Tuon hizo que entrara el siguiente. Era una joven soldado que no pertenecía a la Sangre. La mujer tenía la tez clara y un rostro que no era nada feo, si bien Mat no podía apreciar gran cosa de lo que había debajo de esa armadura. De hecho, las armaduras de los hombres y las de las mujeres no se diferenciaban gran cosa, lo cual era una pena. Mat le había preguntado a un armero seanchan si ciertas zonas del peto de las mujeres no deberían estar «realzadas», por así decir, y el armero lo había mirado como si fuera imbécil. Luz, esta gente no tenía sentido de la moralidad. Un tipo necesitaba saber si estaba luchando contra una mujer en el campo de batalla. Era lo lógico.

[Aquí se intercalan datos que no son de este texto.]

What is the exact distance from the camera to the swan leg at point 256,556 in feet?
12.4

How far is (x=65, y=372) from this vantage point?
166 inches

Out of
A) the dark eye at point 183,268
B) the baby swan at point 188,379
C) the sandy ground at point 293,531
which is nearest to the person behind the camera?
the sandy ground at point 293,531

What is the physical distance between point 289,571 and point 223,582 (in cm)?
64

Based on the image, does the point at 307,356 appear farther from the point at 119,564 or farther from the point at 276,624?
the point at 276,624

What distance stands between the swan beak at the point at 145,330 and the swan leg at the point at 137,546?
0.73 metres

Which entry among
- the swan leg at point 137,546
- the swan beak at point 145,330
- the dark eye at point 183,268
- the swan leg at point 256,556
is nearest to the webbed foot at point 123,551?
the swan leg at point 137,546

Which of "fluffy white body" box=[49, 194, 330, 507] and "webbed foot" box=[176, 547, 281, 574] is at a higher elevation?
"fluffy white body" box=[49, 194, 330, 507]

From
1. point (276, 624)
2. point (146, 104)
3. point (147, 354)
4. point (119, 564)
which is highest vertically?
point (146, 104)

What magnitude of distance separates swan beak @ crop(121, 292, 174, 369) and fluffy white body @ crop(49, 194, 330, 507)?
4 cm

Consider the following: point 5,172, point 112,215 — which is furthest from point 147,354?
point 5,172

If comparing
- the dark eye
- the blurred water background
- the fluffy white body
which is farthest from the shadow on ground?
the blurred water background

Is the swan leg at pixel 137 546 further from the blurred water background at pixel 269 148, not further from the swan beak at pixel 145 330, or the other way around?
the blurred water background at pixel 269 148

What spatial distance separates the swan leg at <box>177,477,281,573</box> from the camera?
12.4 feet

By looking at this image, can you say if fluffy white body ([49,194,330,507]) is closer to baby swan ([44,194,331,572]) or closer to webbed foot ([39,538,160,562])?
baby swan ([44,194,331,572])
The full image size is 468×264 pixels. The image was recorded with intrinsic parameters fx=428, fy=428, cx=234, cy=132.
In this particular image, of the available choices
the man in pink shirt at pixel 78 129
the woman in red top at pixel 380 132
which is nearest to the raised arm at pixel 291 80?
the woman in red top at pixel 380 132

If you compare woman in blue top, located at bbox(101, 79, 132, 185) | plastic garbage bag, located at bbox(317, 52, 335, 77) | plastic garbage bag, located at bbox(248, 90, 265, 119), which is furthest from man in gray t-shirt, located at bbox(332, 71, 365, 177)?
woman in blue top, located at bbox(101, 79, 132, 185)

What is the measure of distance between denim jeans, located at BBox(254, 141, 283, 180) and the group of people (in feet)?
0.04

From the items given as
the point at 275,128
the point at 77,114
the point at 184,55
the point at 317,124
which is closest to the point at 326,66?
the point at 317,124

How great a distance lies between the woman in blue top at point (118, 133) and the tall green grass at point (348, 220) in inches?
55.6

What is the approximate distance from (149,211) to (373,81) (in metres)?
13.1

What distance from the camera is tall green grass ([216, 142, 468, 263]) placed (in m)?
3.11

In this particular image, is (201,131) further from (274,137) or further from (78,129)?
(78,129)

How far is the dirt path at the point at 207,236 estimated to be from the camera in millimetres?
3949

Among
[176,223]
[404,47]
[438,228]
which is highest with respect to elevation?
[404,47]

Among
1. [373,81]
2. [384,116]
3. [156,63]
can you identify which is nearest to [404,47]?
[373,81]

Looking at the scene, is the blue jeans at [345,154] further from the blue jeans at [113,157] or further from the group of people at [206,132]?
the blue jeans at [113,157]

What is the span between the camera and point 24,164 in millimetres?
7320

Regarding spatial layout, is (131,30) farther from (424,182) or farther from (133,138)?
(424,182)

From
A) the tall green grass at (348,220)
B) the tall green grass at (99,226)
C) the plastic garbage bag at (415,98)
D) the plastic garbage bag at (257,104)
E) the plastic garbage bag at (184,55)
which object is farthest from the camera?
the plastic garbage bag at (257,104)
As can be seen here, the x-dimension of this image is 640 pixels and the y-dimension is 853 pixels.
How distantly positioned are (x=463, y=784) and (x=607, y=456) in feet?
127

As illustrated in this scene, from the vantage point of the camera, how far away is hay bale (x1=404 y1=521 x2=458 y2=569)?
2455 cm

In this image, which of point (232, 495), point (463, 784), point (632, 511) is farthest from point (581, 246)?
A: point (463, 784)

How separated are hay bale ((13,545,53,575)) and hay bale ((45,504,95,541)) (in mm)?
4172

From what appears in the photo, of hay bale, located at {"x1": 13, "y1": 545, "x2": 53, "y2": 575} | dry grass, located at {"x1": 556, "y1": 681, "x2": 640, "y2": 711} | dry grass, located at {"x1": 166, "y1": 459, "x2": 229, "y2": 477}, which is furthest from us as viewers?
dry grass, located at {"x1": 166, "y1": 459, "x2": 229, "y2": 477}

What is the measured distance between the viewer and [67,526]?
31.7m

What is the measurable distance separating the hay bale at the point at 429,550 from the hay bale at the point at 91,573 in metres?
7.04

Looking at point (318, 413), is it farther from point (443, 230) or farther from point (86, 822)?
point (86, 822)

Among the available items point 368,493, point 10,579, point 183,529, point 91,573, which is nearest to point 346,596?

Mientras Min daba los augurios, Mat se sentó en su silla y puso los pies en la mesa de los mapas a la vez que sacaba la pipa del bolsillo. Era bastante guapa, esa soldado, aunque no pudiera ver las partes importantes. Podría ser una buena pareja para Talmanes. Ese hombre dedicaba muy poco tiempo a mirar a las mujeres. Talmanes era tímido cuando había mujeres cerca, vaya si lo era.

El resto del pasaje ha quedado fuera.